Between 1910 and 1918, sheepmen from the City of Rocks region included Thomas King, W. B. Ward, W. M. Ward, J.C. Ward, A. C. and David Hubbard, James Durfee, Lorenzo Durfee, R. J. Eames, Chris Hanson, John C. Richards, C. A. Sheridan, Mary Stephens, Jas. Taylor, S. E. Taylor, and Wells Hadfield.  These numbers had dropped substantially by the 1930s, when only the Wards identified themselves primarily as wool growers. Summer sheep trailing generally involved a two-person crew per band of 2000: one to herd, one to tend camp and travel between town and camp with supplies. Those who could afford to hired Basque or Chinese herders who spent the summers trailing the bands to forage, living in canvas-topped sheepwagons. For others, the job was a family affair, fulfilled by sons and inherited by daughters during the haying season when the men were occupied elsewhere. Sheepherders Peter and Dora Lind Johnston remembered that "they had no permanent home... Dora spent much of this time in the sheep camp, helping Pete with the sheep" and moving to town only when her three daughters reached school age. 
A typical 1916 southern Idaho sheep operation was stocked with cross-bred Merino, Lincoln, Cotswolds, Hampshire, or Shropshire sheep bred for maximum production of both mutton and wool. Bands of ewes and their lambs utilized Minidoka and Sawtooth National Forest range from mid-June until mid-September when they were trailed back to the home ranch. Here they were shipped to market or bred with registered rams, moved to "fall range" in the harvested fields, and then (by mid-December) to winter feed yards. By 1916, in contrast to earlier years, "very few" depended on public domain for winter grazing. Ranchers fed their animals until the conclusion of the lambing season, approximately April 15. After lambing, the bands were run on spring range until the May and June shearing season. "Shortly after shearing, the move into the Forest beg[an]." 
For all but the smallest operations, the tasks of shearing and of lambing were shared with hired itinerant crews: "the sheep shearing crews [would] . . . start in California. There'd be a bunch of men, probably twenty of them, and then they'd just go from one outfit to another." These crews would have to be fed and housed, generally in sleeping tents. In the early years of the industry, sheep lambed on the open range: the costs of a high lamb mortality rate at least in part balanced by lower operating costs. By the 1910s, lambing crews (generally composed of Basque immigrants who had learned the trade in the sheep regions of their native Spain) operated out of large lambing sheds located on the home ranches. 

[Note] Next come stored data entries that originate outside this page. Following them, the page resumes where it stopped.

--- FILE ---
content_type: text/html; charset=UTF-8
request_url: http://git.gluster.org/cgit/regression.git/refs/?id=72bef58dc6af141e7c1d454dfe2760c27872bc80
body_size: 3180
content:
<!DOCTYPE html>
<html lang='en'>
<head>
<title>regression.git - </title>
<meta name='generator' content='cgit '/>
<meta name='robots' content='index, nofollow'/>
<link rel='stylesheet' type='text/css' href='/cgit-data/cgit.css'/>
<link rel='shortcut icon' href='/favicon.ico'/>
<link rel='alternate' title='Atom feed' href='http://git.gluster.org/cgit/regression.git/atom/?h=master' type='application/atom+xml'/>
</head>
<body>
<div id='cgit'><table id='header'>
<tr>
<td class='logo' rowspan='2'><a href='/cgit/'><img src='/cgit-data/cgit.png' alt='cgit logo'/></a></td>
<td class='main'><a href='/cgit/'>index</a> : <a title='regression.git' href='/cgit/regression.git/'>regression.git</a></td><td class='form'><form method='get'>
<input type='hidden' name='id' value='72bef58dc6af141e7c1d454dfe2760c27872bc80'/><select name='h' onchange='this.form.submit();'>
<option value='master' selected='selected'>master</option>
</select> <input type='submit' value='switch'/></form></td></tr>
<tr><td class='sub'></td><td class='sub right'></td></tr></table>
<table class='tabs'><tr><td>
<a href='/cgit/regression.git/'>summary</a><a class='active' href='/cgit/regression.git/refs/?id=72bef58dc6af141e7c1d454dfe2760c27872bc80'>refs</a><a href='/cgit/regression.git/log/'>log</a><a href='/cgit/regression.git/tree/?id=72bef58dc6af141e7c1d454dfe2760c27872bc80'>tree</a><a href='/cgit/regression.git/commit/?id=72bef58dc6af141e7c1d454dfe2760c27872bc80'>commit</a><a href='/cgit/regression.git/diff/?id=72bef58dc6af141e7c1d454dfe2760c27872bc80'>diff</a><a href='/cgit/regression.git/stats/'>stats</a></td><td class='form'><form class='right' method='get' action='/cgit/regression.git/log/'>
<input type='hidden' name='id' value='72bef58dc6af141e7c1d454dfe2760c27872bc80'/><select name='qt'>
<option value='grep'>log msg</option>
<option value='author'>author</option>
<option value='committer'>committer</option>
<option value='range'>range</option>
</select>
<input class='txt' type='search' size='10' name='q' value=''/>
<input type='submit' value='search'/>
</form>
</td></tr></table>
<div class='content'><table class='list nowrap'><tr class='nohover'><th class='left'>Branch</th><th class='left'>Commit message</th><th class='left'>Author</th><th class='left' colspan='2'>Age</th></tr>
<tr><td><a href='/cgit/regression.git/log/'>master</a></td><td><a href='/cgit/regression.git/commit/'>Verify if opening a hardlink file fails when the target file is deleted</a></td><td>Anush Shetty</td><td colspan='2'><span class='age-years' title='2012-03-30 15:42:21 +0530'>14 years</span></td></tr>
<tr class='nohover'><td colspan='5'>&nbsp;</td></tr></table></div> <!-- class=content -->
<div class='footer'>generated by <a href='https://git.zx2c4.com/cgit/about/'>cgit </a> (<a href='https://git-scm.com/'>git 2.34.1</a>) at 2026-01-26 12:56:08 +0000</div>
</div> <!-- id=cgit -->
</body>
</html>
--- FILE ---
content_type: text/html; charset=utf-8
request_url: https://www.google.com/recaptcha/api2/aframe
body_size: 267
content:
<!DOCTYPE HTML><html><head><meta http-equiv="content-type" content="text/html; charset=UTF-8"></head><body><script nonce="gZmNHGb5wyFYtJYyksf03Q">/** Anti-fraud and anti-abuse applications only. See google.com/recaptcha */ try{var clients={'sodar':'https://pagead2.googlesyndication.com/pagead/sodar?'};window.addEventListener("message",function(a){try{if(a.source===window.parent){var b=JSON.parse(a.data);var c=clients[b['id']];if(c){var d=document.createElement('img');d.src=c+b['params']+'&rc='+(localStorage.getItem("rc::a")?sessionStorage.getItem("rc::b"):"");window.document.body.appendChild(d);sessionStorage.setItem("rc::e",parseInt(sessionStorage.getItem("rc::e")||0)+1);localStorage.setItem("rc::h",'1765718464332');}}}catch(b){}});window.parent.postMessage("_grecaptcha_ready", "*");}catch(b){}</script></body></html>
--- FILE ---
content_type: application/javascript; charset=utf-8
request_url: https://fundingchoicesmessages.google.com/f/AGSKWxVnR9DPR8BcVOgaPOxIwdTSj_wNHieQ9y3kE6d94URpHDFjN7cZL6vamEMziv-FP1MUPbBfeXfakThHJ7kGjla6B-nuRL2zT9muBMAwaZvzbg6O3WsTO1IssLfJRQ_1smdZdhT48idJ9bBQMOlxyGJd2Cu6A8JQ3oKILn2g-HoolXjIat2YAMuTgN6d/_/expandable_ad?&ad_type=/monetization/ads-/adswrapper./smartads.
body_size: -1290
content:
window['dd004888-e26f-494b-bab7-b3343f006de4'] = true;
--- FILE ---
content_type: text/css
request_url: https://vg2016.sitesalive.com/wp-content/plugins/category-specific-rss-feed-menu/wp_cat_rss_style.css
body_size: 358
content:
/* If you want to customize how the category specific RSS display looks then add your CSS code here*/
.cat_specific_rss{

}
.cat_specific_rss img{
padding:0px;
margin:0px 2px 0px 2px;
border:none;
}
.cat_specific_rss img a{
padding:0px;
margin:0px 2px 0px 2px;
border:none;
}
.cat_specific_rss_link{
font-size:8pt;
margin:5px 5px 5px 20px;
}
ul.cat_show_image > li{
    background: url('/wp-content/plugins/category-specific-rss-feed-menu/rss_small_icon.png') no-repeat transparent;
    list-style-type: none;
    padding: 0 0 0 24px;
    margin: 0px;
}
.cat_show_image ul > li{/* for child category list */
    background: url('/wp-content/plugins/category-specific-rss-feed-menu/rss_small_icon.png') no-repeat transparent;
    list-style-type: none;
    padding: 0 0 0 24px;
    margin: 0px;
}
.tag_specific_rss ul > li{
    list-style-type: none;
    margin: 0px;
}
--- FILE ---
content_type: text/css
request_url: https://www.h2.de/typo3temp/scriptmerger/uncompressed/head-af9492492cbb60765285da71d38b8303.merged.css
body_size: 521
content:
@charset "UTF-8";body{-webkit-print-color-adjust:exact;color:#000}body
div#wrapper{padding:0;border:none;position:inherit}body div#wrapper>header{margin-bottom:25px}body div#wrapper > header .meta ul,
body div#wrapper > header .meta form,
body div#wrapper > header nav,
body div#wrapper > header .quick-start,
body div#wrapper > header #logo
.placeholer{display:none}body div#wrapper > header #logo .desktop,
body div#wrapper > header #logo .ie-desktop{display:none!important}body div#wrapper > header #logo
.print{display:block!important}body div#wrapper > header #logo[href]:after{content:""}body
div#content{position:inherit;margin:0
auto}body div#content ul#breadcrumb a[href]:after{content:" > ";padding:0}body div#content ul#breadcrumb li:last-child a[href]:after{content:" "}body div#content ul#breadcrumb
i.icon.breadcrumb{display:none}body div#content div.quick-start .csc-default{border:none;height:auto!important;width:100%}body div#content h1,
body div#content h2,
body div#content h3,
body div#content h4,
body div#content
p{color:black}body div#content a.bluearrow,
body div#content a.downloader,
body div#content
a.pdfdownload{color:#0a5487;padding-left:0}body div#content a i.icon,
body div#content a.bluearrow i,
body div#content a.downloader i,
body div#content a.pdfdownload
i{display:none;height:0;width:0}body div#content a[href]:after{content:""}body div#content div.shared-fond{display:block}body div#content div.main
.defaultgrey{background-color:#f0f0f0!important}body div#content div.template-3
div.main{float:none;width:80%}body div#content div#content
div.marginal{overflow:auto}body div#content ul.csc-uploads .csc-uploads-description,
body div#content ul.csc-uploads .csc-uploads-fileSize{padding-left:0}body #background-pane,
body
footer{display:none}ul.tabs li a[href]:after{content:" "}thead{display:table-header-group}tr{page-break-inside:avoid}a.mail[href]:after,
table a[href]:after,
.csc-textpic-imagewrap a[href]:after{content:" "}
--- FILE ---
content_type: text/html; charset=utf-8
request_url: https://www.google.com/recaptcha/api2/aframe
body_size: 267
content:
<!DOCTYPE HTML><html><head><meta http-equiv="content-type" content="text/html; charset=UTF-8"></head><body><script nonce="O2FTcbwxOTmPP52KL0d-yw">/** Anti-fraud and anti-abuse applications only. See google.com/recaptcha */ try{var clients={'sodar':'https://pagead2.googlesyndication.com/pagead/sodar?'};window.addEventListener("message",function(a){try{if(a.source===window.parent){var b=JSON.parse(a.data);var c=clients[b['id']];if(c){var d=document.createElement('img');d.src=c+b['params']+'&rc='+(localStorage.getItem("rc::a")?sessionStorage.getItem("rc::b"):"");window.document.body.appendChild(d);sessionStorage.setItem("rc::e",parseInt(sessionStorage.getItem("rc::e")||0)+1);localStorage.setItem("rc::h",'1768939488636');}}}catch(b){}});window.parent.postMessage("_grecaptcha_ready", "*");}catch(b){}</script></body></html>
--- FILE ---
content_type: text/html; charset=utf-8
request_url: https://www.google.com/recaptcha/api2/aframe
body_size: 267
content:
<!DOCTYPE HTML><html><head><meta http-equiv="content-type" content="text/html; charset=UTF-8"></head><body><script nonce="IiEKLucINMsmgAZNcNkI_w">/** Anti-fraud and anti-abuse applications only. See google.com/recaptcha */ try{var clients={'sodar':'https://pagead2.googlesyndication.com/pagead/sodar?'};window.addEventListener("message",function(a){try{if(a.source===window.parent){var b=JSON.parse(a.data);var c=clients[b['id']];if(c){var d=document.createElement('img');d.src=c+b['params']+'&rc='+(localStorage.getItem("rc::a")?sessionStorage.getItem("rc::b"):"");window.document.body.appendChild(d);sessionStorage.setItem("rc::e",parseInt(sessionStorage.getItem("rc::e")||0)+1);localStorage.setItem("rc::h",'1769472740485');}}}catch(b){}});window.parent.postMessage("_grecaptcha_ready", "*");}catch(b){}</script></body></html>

Oakley sheepman W. E. Johnson reported that wool buyers from the east would travel west to inspect and purchase wool. Cassia County lambs were shipped east "to Omaha, Chicago, St. Joe, Kansas City." 
Large range bands roamed the Raft River and Snake River bottoms until the 1950s, when synthetic fabric and changes in Americans' culinary tastes reduced the market for wool and mutton and when an invasion of the Halogeton plant killed large numbers of Raft River sheep. In the immediate City of Rocks vicinity, Bernus Ward of Almo reported that "in the past ten years [ca. 1935] many farmers have purchased small ranch herds, but none [has] gone into the raising of [sheep] extensively."  By 1979, "after less than a century of spirited activity," Idaho's range bands had "pretty much returned to the farm flock, except in the very sparsely settled areas."